Afghanistan : le grand jeu indien
Face aux groupes islamistes soutenus par le Pakistan, l’Inde accorde des millions de dollars au gouvernement Karzaï et s’inquiète du dialogue avec les talibans voulu par les États-Unis.
Tout ce qui se passe à Islamabad, Washington ou Kaboul intéresse l’Inde au plus haut point. Le nouveau “dialogue stratégique” entre les États-Unis et le Pakistan, noué la semaine dernière entre la secrétaire d’État Hillary Clinton et son homologue pakistanais Shah Mehmood Qureshi, ne peut que l’inquiéter, autant que le projet d’ouvrir la discussion avec des groupes talibans dans le cadre d’une “paix des braves”. Les Indiens auraient beaucoup à perdre.
Dans leur stratégie de vigilance à l’égard de leur “ennemi héréditaire” pakistanais, ils ont déjà investi près de 1,5 milliard de dollars en Afghanistan : 4000 de leurs coopérants y jouent un rôle majeur dans la reconstruction. Au grand dam, évidemment, des Pakistanais toujours inquiets du risque d’être pris à revers par le géant indien…
Une réelle proximité culturelle et des relations anciennes lient l’Afghanistan et l’Inde. Les Afghans apprécient l’aide de New Delhi, sixième pays donateur, depuis 2001. « L’influence politique et économique de l’Inde en Afghanistan va croissant, entre autres sous forme d’importants efforts sur le plan du développement et de l’investissement financier », écrivait le général Stanley McChrystal, commandant des forces internationales, dans son rapport de septembre 2009.

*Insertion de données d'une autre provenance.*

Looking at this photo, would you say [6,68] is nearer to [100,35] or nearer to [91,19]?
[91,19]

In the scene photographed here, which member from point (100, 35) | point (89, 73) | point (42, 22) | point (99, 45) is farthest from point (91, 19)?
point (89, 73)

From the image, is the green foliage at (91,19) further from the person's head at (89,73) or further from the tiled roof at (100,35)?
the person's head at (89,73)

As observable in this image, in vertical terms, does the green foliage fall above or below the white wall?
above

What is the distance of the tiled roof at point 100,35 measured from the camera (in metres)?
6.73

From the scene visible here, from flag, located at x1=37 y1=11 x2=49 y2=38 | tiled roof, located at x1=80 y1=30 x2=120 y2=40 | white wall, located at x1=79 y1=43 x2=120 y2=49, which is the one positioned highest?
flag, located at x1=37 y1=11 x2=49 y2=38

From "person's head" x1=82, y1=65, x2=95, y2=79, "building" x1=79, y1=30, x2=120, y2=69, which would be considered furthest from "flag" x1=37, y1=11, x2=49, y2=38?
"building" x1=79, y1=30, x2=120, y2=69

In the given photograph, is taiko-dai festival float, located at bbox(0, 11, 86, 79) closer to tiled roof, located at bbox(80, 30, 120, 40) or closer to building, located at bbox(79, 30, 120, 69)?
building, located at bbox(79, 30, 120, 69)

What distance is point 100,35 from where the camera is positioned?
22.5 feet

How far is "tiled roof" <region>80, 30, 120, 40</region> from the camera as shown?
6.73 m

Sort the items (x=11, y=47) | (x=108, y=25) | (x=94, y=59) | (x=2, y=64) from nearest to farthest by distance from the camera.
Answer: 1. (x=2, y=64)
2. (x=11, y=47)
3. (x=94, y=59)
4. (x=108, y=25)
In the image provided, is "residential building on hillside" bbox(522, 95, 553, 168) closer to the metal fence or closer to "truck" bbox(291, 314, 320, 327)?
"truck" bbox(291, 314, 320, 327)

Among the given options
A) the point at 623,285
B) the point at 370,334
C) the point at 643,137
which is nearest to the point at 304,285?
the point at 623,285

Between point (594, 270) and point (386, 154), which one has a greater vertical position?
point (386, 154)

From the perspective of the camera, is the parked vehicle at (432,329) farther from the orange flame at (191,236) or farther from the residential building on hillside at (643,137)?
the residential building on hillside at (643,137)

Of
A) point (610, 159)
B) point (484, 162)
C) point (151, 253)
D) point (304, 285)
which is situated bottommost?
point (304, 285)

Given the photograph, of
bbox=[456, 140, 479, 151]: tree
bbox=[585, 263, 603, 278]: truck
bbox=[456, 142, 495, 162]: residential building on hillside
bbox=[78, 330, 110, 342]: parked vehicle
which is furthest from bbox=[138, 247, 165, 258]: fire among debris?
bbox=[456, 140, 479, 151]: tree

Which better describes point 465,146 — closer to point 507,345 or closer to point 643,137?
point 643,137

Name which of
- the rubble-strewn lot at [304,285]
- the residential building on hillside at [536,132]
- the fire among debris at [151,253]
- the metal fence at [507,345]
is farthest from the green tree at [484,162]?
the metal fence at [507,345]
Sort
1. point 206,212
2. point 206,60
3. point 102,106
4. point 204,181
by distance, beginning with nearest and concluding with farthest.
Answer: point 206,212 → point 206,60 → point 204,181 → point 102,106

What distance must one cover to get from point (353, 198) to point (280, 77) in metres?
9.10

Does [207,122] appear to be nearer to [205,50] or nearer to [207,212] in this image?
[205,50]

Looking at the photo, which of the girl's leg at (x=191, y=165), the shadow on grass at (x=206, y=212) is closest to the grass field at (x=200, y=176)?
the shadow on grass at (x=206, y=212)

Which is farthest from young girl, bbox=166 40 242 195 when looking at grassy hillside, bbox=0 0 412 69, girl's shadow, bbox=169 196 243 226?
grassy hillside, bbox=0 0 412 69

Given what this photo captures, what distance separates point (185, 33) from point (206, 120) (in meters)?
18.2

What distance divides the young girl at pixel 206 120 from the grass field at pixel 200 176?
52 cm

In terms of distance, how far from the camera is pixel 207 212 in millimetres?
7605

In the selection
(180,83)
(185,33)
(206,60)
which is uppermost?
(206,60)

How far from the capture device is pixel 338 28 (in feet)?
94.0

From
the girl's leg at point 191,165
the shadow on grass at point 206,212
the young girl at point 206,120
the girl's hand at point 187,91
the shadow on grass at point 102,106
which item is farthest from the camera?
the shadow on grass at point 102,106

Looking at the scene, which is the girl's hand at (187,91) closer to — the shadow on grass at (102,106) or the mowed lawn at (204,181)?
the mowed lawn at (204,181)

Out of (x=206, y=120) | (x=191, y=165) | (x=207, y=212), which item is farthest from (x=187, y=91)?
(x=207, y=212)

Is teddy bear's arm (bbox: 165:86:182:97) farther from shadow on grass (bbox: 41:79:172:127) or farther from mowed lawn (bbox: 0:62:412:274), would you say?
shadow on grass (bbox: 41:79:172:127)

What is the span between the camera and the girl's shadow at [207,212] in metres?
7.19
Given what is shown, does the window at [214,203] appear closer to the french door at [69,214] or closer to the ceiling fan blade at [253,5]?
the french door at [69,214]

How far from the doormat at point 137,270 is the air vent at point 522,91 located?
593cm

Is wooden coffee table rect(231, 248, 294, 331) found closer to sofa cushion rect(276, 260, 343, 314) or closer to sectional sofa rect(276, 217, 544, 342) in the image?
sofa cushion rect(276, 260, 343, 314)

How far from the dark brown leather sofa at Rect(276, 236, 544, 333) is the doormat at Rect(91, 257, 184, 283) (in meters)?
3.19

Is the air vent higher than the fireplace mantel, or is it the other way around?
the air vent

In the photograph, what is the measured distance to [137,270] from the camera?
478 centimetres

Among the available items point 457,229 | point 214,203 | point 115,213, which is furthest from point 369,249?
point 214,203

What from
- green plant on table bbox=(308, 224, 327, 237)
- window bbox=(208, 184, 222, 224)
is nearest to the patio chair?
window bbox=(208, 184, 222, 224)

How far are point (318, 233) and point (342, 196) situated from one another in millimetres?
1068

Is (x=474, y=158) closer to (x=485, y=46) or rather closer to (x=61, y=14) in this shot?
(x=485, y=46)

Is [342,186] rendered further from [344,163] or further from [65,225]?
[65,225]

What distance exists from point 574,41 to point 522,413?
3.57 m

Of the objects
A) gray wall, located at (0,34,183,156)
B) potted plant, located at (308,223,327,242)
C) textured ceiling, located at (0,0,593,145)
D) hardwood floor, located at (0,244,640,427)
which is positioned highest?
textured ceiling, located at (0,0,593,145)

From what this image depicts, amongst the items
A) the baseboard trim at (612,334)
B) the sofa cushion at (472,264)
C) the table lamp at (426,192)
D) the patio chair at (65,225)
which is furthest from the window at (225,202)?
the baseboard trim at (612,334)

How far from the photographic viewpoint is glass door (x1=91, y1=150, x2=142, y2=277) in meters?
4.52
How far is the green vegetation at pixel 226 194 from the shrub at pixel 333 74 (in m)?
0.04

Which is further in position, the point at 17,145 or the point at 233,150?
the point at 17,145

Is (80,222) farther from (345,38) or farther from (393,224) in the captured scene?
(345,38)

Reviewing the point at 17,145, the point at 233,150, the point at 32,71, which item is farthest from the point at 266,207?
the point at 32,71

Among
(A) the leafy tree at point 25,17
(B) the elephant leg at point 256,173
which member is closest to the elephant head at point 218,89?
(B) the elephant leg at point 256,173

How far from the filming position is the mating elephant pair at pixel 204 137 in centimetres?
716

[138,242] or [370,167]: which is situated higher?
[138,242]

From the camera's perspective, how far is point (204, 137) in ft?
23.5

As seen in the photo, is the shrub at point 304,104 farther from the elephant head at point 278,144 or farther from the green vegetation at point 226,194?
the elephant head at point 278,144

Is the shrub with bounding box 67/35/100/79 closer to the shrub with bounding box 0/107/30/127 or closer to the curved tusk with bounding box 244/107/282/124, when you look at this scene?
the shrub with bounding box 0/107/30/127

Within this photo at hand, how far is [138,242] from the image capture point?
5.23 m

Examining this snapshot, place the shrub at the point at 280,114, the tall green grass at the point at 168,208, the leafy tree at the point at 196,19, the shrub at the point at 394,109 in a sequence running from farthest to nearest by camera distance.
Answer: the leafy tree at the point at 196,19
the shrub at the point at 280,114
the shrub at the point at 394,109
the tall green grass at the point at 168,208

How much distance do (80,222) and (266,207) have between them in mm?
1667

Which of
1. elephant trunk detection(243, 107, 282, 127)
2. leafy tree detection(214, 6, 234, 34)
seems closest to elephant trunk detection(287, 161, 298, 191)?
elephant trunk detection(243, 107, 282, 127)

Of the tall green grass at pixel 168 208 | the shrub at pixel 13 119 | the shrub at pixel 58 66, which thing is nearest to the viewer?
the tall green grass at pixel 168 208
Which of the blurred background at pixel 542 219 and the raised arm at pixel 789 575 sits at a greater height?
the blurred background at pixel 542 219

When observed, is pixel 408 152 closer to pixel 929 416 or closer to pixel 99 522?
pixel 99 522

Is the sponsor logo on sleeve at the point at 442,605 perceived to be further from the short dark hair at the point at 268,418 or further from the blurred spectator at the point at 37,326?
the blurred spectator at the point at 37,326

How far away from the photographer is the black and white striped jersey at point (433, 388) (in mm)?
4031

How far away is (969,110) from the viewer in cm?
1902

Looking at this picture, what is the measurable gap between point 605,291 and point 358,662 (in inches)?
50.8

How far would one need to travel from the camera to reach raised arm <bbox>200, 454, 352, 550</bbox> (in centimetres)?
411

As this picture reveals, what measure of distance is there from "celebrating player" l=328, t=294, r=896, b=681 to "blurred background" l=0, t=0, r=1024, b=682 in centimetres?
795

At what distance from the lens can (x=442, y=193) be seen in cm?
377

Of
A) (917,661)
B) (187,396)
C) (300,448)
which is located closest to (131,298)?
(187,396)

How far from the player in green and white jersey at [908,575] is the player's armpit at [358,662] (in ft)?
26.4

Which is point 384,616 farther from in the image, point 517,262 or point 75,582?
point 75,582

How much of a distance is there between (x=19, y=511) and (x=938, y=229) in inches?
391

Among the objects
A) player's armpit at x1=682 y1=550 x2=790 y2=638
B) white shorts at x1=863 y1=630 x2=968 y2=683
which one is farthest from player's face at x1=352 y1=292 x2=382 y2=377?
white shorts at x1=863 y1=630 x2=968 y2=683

New Delhi a réparti son aide dans toutes les provinces du pays, dans tous les domaines. La priorité a été donnée aux infrastructures.L’Inde a construit des centrales électriques (dont une qui alimente en partie Kaboul), des réseaux de distribution, des routes, des écoles, des hôpitaux, des infrastructures de télécommunications, des barrages. Les Indiens sont chargés de la construction du nouveau Parlement. Coût des travaux : 178 millions de dollars.
Ces infrastructures peuvent parfois avoir une importance stratégique. L’autoroute Zaranj-Delaram, par exemple, dans le sud-ouest de l’Afghanistan, aétéconstruiteparles Indiens : 218 kilomètres, 150 millions de dollars. Cet axe permet de relier Kaboul via l’Iran,sans passer par le Pakistan.
Misant sur un potentiel très important à moyen terme, l’Inde espère faire de l’Afghanistan un partenaire commercial majeur. Elle souhaite que les Afghans regardent vers elle comme un partenaire spontané. Le pays lui ouvre surtout une porte vers l’Asie centrale et ses ressources en hydrocarbures. Un Afghanistan stable ne peut que profiter au développement économique de la région. Les Indiens sont présents aussi sur le front humanitaire. Ils distribuent des biscuits énergétiques à 1,2 million d’écoliers et ils ont mis en place des consultations dans des hôpitaux.
L’une des priorités est la formation : 650 bourses indiennes d’études sont offertes cette année aux Afghans, contre 38 par la France. New Delhi veut former des élites qui lui soient favorables et des entrepreneurs qui seront plus tard enclins à faire des affaires avec les Indiens.
À l’université d’Hyderabad, dans le sud de l’Inde, Edrees Mehr, un jeune Afghan de 25 ans, finit sa deuxième année d’économie. Un de ses amis lui avait parlé des bourses proposées par l’Inde. Edrees s’est dit que l’enseignement serait meilleur qu’à Kaboul et que ce serait plus simple d’obtenir une bourse pour l’Inde que pour l’Europe : « Ici, ça va. Par certains côtés, c’est mieux qu’à Kaboul. De toute façon, je n’ai pas d’autre option. » Il sait qu’un diplôme d’une université indienne est reconnu dans tous les pays d’Asie.